● **Problems and tasks**:
[1] In the article about asylum seekers in New York, how early do people start queuing outside the library for help from TLC NYC?
[2] Write the next part of the article about asylum seekers sent from Texas to New York, starting after its last paragraph.

● **Source document**:
.....
From Texas to New York: Why asylum seekers have been driven thousands of miles across US
By Will Tullis, ITV News Washington DC Producer
As dawn breaks over New York, weary yet hopeful new arrivals join the queue outside the city's public library building.
For months, hundreds of asylum seekers have come here to seek help from TLC NYC, a charity that gives out clothes, blankets and other basic provisions to those who need them most.
"I've been [in the queue] since just before 6am," Ana - a doctor from Venezuela - tells us.
"I'm worried if I came any later then I wouldn't get any help... I need it for my daughters," she says.
Solidarity for asylum seekers is not in short supply in this city built on immigration, but resources are running thin.
TLC NYC's director Ilze Thielmann told us that people will queue from as early as 4am - five hours before the charity opens its doors - in the hope of getting the provisions and assistance they need to start and survive life in their new city.
.....
(Source records)
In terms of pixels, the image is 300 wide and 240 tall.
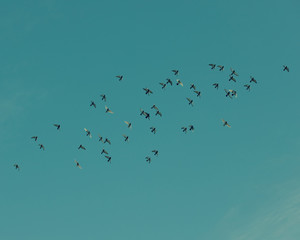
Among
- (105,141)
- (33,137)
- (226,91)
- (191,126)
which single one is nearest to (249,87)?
(226,91)

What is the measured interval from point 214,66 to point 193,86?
38.1 ft

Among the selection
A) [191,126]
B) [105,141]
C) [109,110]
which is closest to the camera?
[105,141]

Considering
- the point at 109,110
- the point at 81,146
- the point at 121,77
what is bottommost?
the point at 81,146

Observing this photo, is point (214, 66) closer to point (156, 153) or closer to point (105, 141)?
point (156, 153)

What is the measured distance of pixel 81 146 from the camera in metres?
136

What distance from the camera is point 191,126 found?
150m

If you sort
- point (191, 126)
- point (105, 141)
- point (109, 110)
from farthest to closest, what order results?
point (191, 126) → point (109, 110) → point (105, 141)

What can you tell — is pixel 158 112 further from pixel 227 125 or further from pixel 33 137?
pixel 33 137

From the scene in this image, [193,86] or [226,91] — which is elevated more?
[193,86]

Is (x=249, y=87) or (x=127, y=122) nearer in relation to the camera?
(x=127, y=122)

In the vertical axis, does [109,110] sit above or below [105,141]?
above

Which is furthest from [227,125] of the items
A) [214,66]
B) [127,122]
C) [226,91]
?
[127,122]

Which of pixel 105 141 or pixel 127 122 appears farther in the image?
pixel 127 122

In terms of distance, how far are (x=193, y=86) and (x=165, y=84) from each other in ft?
45.2
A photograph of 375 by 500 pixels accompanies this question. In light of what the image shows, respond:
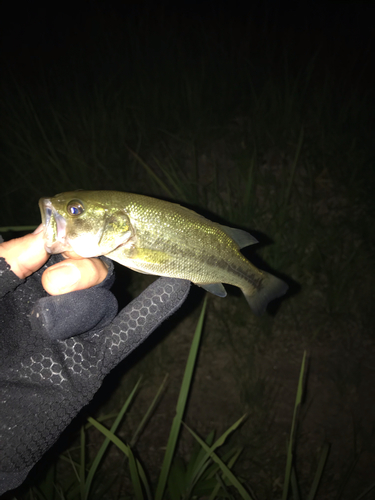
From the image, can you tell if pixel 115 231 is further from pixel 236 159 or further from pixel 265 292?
pixel 236 159

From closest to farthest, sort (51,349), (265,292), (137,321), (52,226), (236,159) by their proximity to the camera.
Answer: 1. (52,226)
2. (51,349)
3. (137,321)
4. (265,292)
5. (236,159)

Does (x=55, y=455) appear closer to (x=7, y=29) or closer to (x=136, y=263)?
(x=136, y=263)

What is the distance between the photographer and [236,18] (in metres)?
5.58

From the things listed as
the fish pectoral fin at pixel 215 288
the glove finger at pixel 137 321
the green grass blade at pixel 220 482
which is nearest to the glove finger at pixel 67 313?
the glove finger at pixel 137 321

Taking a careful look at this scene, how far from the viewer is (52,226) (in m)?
1.34

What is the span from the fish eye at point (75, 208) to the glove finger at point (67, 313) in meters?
0.34

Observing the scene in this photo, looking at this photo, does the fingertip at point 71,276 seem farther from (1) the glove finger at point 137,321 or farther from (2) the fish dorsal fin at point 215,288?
(2) the fish dorsal fin at point 215,288

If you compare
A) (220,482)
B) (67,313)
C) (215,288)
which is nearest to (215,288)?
(215,288)

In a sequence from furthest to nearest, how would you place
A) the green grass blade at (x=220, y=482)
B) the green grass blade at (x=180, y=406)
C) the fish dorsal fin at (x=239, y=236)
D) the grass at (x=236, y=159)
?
the grass at (x=236, y=159) < the green grass blade at (x=220, y=482) < the green grass blade at (x=180, y=406) < the fish dorsal fin at (x=239, y=236)

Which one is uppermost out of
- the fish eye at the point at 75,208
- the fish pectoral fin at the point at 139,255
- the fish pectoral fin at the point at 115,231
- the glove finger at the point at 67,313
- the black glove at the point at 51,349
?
the fish eye at the point at 75,208

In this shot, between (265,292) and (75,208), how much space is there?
101 centimetres

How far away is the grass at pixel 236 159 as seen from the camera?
9.77ft

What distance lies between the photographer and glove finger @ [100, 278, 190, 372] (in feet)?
5.19

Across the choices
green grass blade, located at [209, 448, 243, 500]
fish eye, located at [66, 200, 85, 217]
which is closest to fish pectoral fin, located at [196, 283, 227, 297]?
fish eye, located at [66, 200, 85, 217]
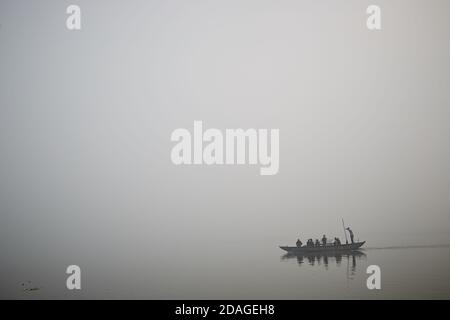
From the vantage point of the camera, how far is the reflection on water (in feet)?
13.9

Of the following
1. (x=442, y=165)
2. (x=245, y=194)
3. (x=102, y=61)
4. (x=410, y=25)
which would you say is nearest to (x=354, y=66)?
(x=410, y=25)

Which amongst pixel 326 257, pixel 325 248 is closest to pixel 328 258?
pixel 326 257

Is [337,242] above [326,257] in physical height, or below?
above

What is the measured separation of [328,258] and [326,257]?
2 centimetres

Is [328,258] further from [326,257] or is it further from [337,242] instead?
[337,242]

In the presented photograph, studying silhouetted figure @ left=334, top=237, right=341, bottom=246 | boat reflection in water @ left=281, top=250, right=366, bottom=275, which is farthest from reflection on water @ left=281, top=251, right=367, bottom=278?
silhouetted figure @ left=334, top=237, right=341, bottom=246

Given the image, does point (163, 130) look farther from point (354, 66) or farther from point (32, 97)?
point (354, 66)

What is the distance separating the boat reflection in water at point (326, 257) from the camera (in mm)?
4250

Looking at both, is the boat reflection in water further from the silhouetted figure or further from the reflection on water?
the silhouetted figure

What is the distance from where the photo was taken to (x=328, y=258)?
14.3 ft

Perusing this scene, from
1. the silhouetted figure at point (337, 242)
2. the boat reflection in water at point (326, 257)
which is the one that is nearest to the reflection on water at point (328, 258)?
the boat reflection in water at point (326, 257)

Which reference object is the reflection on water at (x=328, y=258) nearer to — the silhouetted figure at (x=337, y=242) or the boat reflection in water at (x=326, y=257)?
the boat reflection in water at (x=326, y=257)

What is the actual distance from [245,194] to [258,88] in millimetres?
998
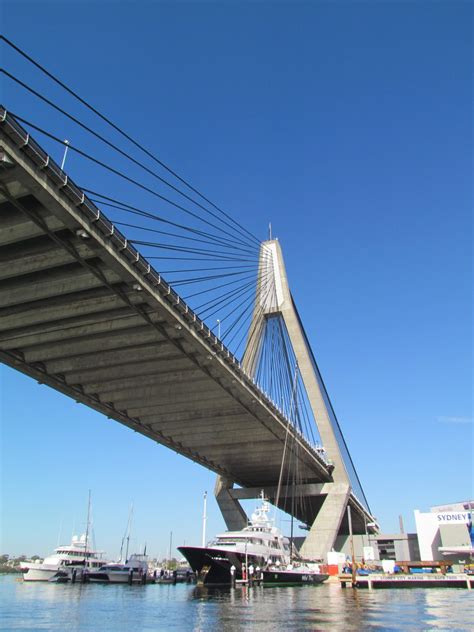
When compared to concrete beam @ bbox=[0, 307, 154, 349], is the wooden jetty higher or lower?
lower

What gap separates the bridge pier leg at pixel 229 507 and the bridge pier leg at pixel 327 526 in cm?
828

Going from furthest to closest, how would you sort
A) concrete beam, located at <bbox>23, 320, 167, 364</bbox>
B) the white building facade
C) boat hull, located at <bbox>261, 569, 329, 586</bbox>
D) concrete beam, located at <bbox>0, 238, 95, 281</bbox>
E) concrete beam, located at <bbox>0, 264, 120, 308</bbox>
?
the white building facade < boat hull, located at <bbox>261, 569, 329, 586</bbox> < concrete beam, located at <bbox>23, 320, 167, 364</bbox> < concrete beam, located at <bbox>0, 264, 120, 308</bbox> < concrete beam, located at <bbox>0, 238, 95, 281</bbox>

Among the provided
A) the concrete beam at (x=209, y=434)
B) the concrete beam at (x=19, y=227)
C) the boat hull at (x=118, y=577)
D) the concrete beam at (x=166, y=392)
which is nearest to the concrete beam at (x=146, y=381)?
the concrete beam at (x=166, y=392)

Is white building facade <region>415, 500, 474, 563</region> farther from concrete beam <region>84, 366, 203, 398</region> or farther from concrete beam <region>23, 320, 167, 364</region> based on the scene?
concrete beam <region>23, 320, 167, 364</region>

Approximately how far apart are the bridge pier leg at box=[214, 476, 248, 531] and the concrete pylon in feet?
27.6

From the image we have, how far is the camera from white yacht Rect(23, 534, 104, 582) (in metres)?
57.8

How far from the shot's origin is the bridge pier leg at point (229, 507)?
5681 cm

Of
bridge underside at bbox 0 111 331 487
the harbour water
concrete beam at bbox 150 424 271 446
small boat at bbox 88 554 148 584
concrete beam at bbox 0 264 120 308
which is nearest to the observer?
the harbour water

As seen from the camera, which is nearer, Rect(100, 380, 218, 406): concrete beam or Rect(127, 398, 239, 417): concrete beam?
Rect(100, 380, 218, 406): concrete beam

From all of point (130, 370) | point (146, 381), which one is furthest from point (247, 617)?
point (146, 381)

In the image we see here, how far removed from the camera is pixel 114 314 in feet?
87.5

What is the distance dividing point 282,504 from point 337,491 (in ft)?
73.2

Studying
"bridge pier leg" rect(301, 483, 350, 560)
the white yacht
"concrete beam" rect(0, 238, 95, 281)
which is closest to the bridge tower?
"bridge pier leg" rect(301, 483, 350, 560)

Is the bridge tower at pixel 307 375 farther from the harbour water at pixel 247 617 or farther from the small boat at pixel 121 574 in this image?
the harbour water at pixel 247 617
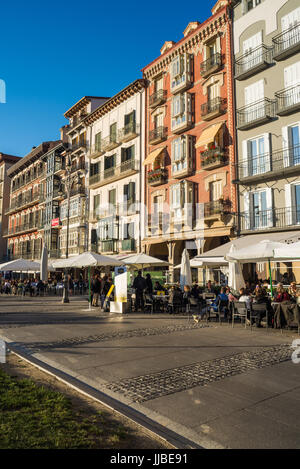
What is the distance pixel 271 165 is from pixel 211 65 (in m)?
8.83

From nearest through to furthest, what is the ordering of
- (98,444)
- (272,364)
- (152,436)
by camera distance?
(98,444) → (152,436) → (272,364)

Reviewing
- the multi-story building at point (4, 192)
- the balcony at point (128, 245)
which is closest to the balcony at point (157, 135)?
the balcony at point (128, 245)

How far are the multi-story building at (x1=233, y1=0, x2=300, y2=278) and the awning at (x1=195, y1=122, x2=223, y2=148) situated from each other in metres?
1.35

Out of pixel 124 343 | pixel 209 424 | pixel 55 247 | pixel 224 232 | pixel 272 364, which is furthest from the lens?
pixel 55 247

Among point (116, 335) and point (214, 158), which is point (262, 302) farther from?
point (214, 158)

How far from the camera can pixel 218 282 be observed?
22.8 m

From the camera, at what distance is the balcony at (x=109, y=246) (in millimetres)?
30922

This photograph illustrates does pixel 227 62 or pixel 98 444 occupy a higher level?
pixel 227 62

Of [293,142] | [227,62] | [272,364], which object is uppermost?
[227,62]

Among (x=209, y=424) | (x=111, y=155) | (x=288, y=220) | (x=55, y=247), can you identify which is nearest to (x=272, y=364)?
(x=209, y=424)

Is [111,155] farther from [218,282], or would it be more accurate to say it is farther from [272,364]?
[272,364]

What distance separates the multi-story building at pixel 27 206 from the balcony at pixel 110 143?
14.7 metres

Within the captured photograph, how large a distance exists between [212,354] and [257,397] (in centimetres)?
244

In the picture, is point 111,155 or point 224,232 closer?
point 224,232
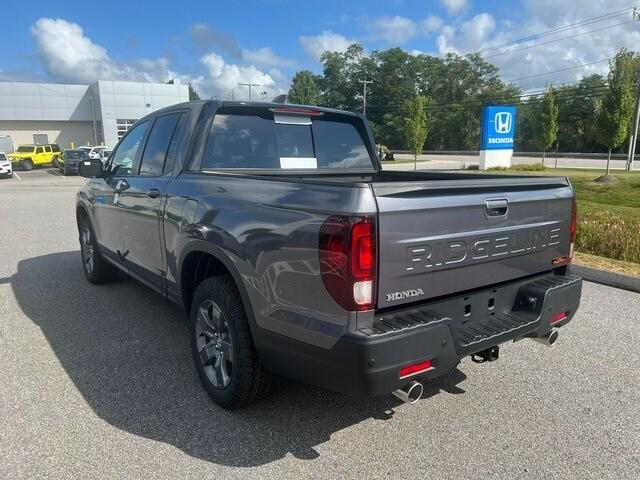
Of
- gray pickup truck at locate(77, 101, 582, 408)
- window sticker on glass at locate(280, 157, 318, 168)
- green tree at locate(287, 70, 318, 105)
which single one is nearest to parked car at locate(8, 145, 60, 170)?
gray pickup truck at locate(77, 101, 582, 408)

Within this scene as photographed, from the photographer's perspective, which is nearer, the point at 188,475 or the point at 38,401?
the point at 188,475

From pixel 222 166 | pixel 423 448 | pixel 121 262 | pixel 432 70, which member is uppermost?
pixel 432 70

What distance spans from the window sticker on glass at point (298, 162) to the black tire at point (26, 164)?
4209cm

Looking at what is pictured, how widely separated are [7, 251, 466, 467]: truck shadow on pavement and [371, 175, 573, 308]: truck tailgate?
3.47 ft

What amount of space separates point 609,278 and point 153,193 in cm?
540

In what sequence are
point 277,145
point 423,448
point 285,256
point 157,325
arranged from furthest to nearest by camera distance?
point 157,325 < point 277,145 < point 423,448 < point 285,256

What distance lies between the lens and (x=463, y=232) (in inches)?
101

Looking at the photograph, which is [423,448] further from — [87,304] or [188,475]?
[87,304]

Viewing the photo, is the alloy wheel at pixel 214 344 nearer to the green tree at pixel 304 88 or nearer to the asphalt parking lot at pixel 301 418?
the asphalt parking lot at pixel 301 418

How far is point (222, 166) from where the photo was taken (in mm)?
3736

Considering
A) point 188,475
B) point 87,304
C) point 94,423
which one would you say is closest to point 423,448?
point 188,475

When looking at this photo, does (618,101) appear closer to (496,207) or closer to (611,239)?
(611,239)

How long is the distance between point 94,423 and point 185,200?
1.50 meters

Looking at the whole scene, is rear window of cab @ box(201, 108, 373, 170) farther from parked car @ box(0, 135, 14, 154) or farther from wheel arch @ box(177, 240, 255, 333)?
parked car @ box(0, 135, 14, 154)
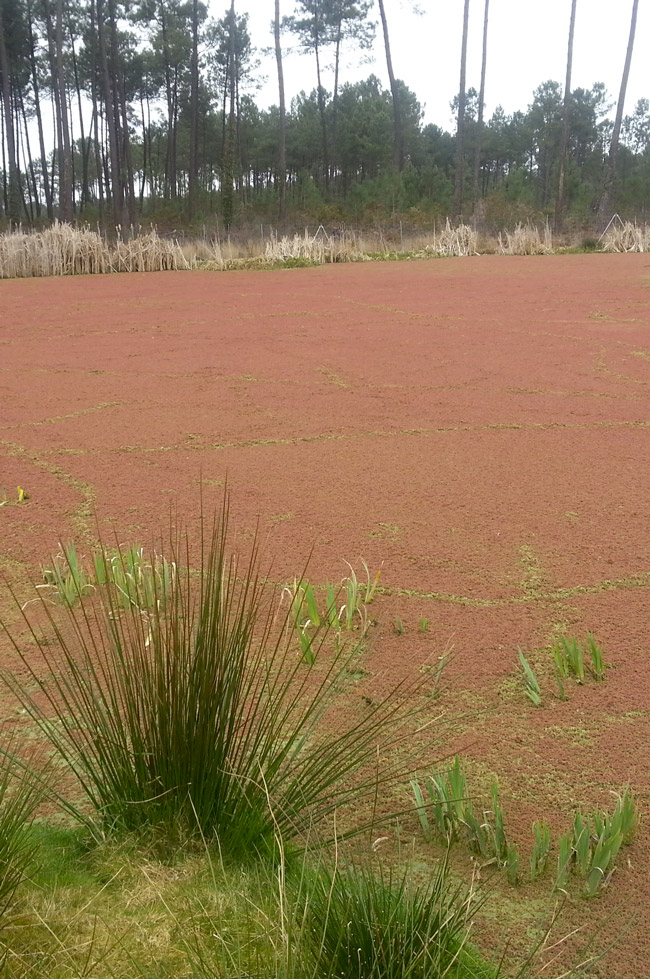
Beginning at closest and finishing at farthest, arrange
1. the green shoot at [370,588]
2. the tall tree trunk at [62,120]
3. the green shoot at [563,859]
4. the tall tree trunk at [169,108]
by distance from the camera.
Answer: the green shoot at [563,859]
the green shoot at [370,588]
the tall tree trunk at [62,120]
the tall tree trunk at [169,108]

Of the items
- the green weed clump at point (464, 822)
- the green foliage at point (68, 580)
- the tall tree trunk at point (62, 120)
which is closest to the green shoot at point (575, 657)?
the green weed clump at point (464, 822)

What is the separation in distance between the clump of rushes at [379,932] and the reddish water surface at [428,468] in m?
0.39

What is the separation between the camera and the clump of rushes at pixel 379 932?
1.13m

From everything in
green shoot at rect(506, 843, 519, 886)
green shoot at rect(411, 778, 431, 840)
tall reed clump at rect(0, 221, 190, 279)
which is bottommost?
green shoot at rect(506, 843, 519, 886)

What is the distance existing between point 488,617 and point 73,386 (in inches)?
136

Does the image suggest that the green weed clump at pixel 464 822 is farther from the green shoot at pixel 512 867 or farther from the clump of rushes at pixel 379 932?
the clump of rushes at pixel 379 932

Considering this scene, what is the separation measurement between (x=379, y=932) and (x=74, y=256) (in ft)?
37.5

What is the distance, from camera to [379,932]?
3.80 feet

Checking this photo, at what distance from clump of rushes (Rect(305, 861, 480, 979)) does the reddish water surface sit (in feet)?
1.27

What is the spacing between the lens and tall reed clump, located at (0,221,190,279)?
37.3ft

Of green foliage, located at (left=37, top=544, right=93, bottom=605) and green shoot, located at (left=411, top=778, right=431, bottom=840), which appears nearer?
green shoot, located at (left=411, top=778, right=431, bottom=840)

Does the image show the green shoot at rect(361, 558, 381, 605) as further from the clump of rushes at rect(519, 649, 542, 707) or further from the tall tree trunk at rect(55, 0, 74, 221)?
the tall tree trunk at rect(55, 0, 74, 221)

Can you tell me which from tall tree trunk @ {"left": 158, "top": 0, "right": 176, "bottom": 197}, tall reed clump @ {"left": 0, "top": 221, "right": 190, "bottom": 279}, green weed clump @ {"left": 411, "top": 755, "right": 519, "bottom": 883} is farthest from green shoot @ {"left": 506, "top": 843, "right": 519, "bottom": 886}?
tall tree trunk @ {"left": 158, "top": 0, "right": 176, "bottom": 197}

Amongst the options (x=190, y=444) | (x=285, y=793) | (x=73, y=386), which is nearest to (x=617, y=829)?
(x=285, y=793)
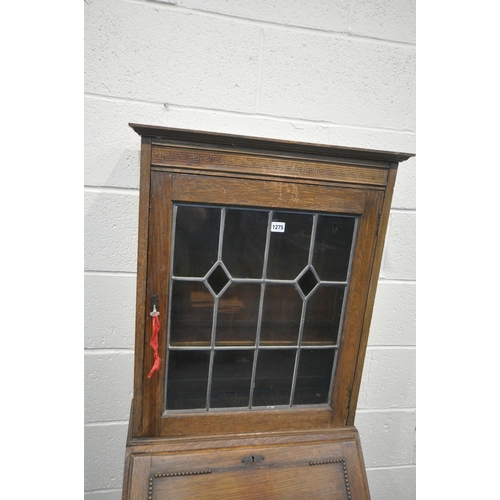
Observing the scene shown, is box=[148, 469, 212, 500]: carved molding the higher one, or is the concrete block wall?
the concrete block wall

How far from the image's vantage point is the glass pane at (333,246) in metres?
0.77

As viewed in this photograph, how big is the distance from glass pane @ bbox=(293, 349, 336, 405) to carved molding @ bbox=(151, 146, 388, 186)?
442 millimetres

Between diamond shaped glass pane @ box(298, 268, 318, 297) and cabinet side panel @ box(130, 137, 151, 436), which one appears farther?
diamond shaped glass pane @ box(298, 268, 318, 297)

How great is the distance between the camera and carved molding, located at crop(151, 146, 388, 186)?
66 cm

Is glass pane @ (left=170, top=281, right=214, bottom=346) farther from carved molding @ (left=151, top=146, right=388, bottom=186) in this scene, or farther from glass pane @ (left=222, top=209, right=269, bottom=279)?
carved molding @ (left=151, top=146, right=388, bottom=186)

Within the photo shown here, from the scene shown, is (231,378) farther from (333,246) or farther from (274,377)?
(333,246)

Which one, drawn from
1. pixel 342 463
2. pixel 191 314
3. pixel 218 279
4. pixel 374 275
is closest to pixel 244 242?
pixel 218 279

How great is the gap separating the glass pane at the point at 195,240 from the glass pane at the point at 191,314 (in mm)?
37

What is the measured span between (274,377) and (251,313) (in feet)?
0.62

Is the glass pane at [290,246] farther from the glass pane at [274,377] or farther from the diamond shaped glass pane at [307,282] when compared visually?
the glass pane at [274,377]

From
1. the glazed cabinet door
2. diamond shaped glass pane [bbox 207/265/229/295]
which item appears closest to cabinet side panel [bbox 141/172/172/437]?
the glazed cabinet door

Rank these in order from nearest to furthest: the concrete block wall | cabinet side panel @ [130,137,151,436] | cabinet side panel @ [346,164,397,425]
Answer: cabinet side panel @ [130,137,151,436] < cabinet side panel @ [346,164,397,425] < the concrete block wall

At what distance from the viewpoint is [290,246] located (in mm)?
771

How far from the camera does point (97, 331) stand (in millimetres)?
961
.....
● **Responses to the tasks**:
[1] As early as 4am, five hours before the charity opens its doors.

[2]
"We try to help as many people as possible, but so many are coming...we have to turn people away," Ilze told us.
"It's heartbreaking."
Asylum seekers from countries including Venezuela are coming to New York, with many being driven thousands of miles from the border with Mexico, as Peter Smith reports.
More than 90,000 migrants have come to New York since the spring of 2022, according to the city's mayor, Eric Adams.
Many of those have arrived on buses from Texas and Arizona, conservative states more than 1,000 miles away, that many asylum seekers cross into from Mexico.
In Texas, the buses are part of Governor Greg Abbott's policy of forcing New York Mayor Eric Adams to - as Abbott sees it - put his money where his mouth is.
"Adams talked the talk about being a sanctuary city, welcoming illegal immigrants into the Big Apple with warm hospitality," Governor Abbott said.
"Talk is cheap. When pressed into fulfilling such ill-considered policies, he wants to condemn anyone who is pressing him to walk the walk," he added.
Back in the queue, we meet one of those who arrived in New York by bus from Texas.
Edinson and his young family came to the US from Venezuela after a perilous journey across land and sea, on foot and even atop the roof of a crowded train. He crossed the Rio Grande from Mexico into Texas, with his son on his shoulders.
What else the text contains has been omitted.